You can't create a string containing CFML and output it and expect that to somehow mean it'll be actually executed.
For one thing, that's a bit daft when you stop and think about it, innit? (sorry, I don't mean that in a mean-spirited way). And don't feel bad: I reckon we've all done this at some stage.
Secondly: CFML is compiled before it's executed. So the process is (for all intents and purposes):
- File containing code is requested
- Code from file is passed to the CF compiler
- CF compiler spits out java byte code
- JVM executes java byte code
So your code to generate the string with the CFML code is not executed until (4), but it is needed back at (2). Unless you can time travel, that ain't gonna work.
I discuss this in my blog: "The ColdFusion request/response process"
There's a coupla things you can do:
- don't write dynamic generic SQL like this. All of us do it when we first start, but quickly come to realise dynamic/generic SQL is never a good solution to whatever issue is at hand.

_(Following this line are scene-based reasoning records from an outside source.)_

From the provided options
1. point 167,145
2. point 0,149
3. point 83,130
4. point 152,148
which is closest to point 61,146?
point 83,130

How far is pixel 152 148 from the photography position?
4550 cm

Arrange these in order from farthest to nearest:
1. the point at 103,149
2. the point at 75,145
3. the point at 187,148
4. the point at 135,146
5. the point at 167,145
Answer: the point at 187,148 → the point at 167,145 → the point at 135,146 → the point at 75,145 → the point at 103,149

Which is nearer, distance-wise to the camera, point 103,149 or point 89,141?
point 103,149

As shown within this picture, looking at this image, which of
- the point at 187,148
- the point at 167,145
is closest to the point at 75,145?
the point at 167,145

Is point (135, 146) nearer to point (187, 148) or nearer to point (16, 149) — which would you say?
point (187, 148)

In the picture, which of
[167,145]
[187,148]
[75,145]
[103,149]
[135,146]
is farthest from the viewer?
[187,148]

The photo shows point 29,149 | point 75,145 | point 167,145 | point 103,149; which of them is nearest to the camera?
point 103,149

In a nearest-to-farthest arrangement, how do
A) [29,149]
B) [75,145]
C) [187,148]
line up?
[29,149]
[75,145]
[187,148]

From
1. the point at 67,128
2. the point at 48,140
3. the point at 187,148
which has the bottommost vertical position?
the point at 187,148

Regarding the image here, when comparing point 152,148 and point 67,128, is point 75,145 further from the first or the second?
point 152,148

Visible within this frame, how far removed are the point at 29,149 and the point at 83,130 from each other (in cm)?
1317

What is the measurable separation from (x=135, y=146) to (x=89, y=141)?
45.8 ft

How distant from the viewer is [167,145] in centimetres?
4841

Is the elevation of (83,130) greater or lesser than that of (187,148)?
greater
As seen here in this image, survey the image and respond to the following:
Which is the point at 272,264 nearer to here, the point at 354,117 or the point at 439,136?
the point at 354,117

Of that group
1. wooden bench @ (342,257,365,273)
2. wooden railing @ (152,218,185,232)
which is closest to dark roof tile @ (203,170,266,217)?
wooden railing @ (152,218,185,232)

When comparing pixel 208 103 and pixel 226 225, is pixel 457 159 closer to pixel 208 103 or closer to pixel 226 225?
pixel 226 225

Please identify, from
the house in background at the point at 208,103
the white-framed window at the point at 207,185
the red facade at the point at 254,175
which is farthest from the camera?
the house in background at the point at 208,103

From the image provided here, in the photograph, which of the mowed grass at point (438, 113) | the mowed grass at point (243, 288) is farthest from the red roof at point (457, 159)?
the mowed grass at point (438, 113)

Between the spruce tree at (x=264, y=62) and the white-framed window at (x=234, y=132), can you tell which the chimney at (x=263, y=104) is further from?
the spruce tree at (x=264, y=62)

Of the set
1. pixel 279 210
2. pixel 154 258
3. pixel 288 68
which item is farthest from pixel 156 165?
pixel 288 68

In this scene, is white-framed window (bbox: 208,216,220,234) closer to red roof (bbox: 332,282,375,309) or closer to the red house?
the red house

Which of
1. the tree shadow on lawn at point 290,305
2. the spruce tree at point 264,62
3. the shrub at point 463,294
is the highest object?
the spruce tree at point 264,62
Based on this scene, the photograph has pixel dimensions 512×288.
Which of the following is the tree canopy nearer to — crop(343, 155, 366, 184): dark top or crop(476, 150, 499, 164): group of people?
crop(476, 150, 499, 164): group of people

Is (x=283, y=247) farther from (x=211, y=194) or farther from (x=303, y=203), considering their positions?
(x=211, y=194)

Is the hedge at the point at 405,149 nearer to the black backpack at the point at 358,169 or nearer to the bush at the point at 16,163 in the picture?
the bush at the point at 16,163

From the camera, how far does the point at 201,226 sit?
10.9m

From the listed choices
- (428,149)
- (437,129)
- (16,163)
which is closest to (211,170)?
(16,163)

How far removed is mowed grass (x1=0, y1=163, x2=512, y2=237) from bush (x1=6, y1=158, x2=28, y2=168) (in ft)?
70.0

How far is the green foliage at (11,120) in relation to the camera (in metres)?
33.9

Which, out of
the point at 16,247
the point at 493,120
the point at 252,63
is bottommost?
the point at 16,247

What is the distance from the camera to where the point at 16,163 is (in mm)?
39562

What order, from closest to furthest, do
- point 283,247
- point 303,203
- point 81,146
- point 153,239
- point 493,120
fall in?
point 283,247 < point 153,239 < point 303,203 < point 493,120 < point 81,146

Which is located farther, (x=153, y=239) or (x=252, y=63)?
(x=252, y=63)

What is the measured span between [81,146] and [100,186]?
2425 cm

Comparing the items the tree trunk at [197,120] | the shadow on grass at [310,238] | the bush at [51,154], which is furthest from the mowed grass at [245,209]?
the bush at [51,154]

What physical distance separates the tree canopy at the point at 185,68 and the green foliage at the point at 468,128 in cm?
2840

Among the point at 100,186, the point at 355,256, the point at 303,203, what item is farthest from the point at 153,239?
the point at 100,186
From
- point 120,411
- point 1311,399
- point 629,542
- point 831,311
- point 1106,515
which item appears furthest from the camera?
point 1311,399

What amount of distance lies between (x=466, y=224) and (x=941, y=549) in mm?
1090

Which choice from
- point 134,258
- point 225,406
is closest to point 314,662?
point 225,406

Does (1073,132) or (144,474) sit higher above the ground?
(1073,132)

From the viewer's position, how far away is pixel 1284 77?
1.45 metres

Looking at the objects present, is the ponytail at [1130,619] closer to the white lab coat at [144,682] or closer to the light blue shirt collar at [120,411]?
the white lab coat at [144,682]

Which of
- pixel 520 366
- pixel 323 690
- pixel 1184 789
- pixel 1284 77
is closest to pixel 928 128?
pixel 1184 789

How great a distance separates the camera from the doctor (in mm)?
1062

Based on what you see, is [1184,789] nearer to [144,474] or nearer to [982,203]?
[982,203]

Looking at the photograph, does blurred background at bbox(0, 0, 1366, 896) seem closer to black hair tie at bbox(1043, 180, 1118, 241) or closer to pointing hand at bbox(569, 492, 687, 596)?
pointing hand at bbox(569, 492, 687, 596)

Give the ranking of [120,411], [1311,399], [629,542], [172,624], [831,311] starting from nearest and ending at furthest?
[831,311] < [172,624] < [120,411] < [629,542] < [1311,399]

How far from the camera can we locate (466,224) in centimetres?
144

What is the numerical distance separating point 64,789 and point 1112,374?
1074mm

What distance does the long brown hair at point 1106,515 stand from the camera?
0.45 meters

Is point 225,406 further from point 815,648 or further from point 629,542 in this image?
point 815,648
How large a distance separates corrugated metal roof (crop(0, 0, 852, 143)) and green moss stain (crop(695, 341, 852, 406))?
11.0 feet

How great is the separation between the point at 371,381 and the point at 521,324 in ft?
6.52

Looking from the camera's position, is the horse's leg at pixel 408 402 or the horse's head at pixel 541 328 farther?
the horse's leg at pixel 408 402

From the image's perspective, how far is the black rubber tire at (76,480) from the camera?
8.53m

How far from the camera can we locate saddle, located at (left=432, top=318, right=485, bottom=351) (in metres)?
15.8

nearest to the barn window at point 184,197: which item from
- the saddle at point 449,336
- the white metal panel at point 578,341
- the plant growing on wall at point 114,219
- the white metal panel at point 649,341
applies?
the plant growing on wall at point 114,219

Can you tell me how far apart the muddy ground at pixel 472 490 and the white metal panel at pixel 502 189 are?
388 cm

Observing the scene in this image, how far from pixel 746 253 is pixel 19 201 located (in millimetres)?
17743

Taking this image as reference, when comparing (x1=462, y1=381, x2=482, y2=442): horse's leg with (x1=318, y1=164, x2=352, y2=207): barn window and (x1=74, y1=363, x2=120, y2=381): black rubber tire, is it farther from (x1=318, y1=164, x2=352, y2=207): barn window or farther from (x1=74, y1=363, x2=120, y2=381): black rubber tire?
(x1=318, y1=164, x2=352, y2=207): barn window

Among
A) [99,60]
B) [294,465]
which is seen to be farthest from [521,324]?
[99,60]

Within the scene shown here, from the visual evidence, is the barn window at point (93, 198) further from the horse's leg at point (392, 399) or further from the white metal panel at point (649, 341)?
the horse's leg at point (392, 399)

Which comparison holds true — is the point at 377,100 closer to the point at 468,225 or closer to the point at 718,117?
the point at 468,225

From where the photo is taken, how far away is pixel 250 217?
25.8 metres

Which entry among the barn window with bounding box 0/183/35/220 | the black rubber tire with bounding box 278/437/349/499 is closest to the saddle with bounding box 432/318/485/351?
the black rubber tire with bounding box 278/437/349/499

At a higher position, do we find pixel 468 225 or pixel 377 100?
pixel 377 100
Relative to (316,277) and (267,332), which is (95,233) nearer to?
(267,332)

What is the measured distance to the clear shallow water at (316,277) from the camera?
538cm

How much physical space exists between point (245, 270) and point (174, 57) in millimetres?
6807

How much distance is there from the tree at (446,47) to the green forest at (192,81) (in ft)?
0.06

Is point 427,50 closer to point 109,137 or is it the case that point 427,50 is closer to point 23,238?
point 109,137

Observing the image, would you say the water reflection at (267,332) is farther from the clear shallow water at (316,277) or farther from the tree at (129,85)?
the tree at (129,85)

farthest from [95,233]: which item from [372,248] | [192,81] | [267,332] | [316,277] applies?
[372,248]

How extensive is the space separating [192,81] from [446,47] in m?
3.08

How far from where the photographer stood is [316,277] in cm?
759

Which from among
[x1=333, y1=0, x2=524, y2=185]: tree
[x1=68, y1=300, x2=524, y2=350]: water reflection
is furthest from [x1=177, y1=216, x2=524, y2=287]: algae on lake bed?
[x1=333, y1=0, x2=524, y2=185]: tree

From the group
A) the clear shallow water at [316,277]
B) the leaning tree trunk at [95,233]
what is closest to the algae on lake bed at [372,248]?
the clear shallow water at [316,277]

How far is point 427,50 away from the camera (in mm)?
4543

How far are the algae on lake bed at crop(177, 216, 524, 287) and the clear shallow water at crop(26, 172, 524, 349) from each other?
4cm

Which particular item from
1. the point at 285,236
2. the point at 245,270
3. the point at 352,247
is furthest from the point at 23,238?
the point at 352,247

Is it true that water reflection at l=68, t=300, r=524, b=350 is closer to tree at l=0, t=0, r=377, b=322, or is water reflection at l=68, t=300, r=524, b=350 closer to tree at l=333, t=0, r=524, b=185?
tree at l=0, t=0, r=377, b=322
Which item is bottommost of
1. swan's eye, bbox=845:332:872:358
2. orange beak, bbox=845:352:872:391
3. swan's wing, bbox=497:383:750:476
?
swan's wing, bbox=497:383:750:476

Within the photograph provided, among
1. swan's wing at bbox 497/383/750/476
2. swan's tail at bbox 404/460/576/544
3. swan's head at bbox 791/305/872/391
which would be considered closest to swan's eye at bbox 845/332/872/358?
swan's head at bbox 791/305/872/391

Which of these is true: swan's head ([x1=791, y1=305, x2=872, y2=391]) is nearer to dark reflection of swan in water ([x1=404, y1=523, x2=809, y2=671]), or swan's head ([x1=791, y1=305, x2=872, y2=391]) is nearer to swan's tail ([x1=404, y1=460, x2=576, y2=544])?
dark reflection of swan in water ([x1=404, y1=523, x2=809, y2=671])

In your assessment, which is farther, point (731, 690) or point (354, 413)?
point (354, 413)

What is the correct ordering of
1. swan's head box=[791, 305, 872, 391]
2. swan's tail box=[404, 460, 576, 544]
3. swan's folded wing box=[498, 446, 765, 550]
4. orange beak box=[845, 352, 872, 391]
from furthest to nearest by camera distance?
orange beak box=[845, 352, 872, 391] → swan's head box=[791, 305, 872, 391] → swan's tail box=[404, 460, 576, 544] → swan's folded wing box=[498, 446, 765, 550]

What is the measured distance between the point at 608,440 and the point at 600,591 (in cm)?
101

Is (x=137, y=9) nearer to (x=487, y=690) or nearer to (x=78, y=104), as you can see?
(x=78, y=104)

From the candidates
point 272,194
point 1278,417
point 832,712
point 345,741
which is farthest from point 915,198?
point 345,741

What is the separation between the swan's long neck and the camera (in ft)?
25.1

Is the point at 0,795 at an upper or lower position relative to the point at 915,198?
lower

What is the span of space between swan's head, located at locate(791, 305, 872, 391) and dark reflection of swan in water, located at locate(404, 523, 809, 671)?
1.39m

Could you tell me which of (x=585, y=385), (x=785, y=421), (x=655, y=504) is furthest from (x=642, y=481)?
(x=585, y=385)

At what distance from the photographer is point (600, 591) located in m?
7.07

- Use one of the already-existing DB abstraction tiers out there. CF 9+ comes with Hibernate support baked in.
- If you use
Query.cfc
instead of<cfquery>
, you can put placeholders in for the parameters, and pass the parameter data into the query separately. - Write your dynamic code to disk, then
include
it. This'll subvert the compile-time/run-time thing. It will be slow, as your included file will need to be compiled before it will run. It's ugly.
That list is in my order of preference for dealing with this issue.